Single by Gene Autry
- B-side: Mexicali Rose
- Published: November 30, 1936
- Released: April 1936
- Recorded: December 5, 1935
- Studio: Furniture Mart ARC Studio, 666 N Lake Shore Drive, 21st Floor, Chicago
- Genre: Hillbilly, Western
- Length: 2:50
- Label: Melotone 6-05-59
- Songwriter: Gene Autry

= You're the Only Star in My Blue Heaven =

1935 song by Gene Autry

Starting as the B-side of Gene Autry's "Mexicali Rose", penned by Autry, 'You're the Only Star in My Blue Heaven' was also popular in Hillbilly jukeboxes and radios in the mid-late 1930s.
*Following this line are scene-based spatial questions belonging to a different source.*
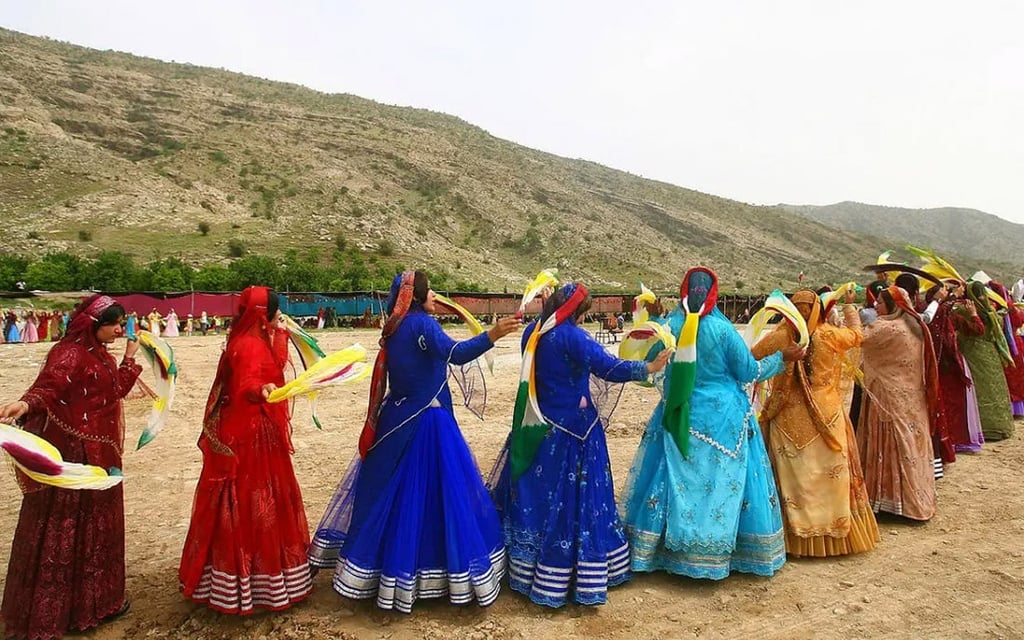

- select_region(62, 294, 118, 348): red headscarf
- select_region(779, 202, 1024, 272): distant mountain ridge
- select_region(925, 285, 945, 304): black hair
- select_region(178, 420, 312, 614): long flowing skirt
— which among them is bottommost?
select_region(178, 420, 312, 614): long flowing skirt

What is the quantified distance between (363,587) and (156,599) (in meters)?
1.33

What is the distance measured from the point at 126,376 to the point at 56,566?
1025 mm

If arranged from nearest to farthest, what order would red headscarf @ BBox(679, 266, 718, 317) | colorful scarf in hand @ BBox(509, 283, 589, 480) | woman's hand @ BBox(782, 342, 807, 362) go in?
colorful scarf in hand @ BBox(509, 283, 589, 480) < red headscarf @ BBox(679, 266, 718, 317) < woman's hand @ BBox(782, 342, 807, 362)

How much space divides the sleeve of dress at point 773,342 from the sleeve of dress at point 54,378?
420cm

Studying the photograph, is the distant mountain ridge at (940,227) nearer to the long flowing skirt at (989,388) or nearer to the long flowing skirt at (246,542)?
the long flowing skirt at (989,388)

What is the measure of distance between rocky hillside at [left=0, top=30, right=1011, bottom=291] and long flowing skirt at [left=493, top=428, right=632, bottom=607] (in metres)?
32.4

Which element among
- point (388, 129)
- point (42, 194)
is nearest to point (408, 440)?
point (42, 194)

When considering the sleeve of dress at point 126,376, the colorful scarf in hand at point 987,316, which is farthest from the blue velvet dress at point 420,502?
the colorful scarf in hand at point 987,316

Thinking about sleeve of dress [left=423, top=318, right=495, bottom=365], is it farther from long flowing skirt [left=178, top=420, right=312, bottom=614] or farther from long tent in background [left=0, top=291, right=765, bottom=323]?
long tent in background [left=0, top=291, right=765, bottom=323]

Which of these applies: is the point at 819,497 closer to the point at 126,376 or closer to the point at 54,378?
the point at 126,376

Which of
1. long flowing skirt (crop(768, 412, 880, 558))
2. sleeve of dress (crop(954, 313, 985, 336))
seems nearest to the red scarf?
long flowing skirt (crop(768, 412, 880, 558))

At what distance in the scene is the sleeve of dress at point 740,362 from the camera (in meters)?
4.15

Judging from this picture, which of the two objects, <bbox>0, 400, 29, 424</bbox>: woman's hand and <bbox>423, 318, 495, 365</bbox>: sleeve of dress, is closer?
<bbox>0, 400, 29, 424</bbox>: woman's hand

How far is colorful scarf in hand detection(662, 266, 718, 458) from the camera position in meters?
3.93
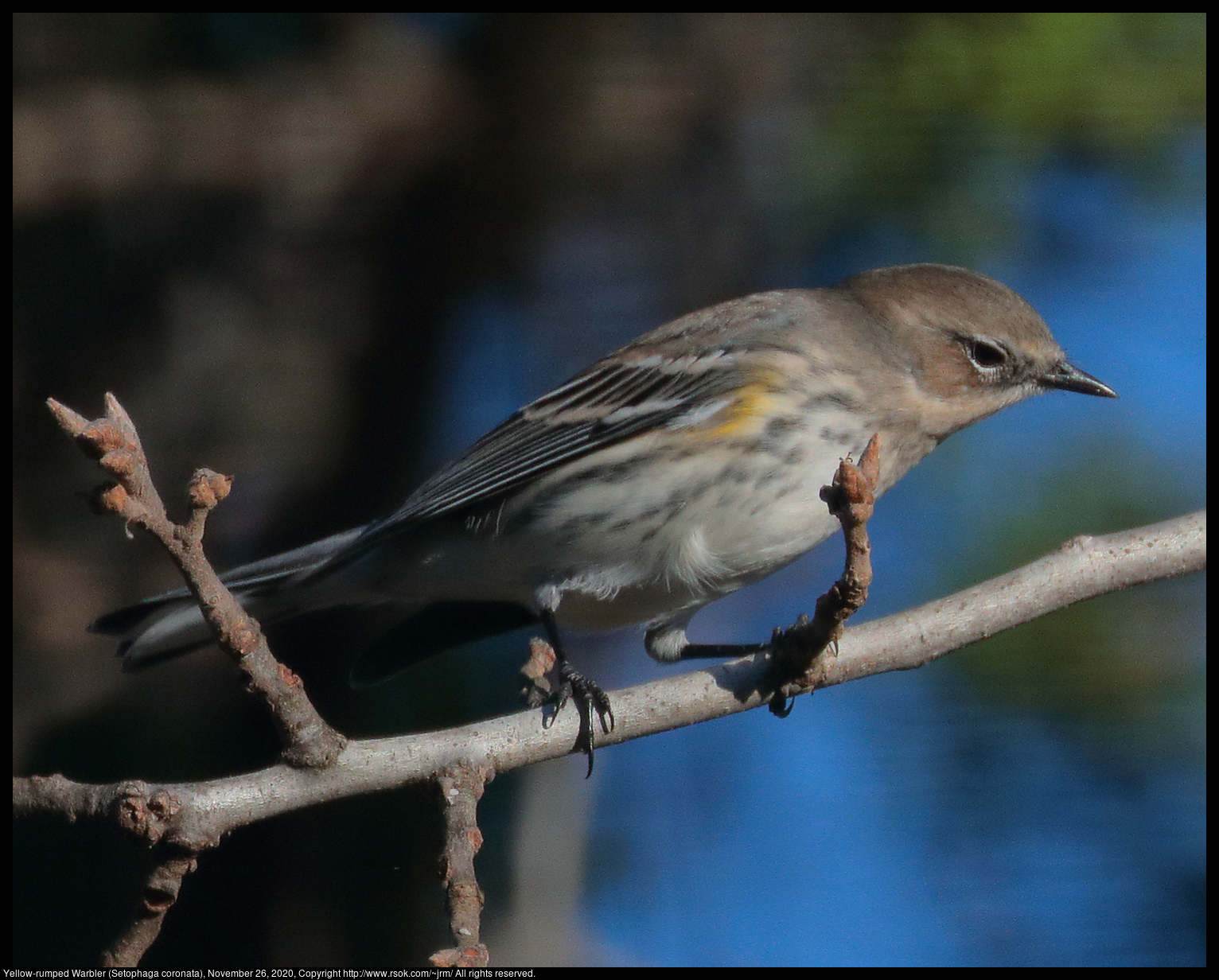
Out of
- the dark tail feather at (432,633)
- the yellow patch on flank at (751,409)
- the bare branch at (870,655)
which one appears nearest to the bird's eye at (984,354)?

After the Columbia Broadcasting System, Inc. (CBS) purchased ARC and Gene's contract in December 1938. (soon renaming the company "Columbia Records"), 'Star' was re-recorded on at Columbia's new Hollywood studio, located at KNX Radio, Sunset and Gower (Autry and Bob Wills would record many of their great 1940s Okeh and Columbia hits at this location). The younger version is over 20 seconds shorter.

At first, only Roy Acuff and his Crazy Tennesseans recorded the song (Roy on October 21, 1936)., and in 1938 by The Delmore Brothers. It was also recorded by Elvis Presley and Jerry Lee Lewis during the Million Dollar Quartet sessions at Sun Recording Studios. Amongst other recordings are those by Connee Boswell (1939), Dick Todd (1938), and Camera Obscura (2009).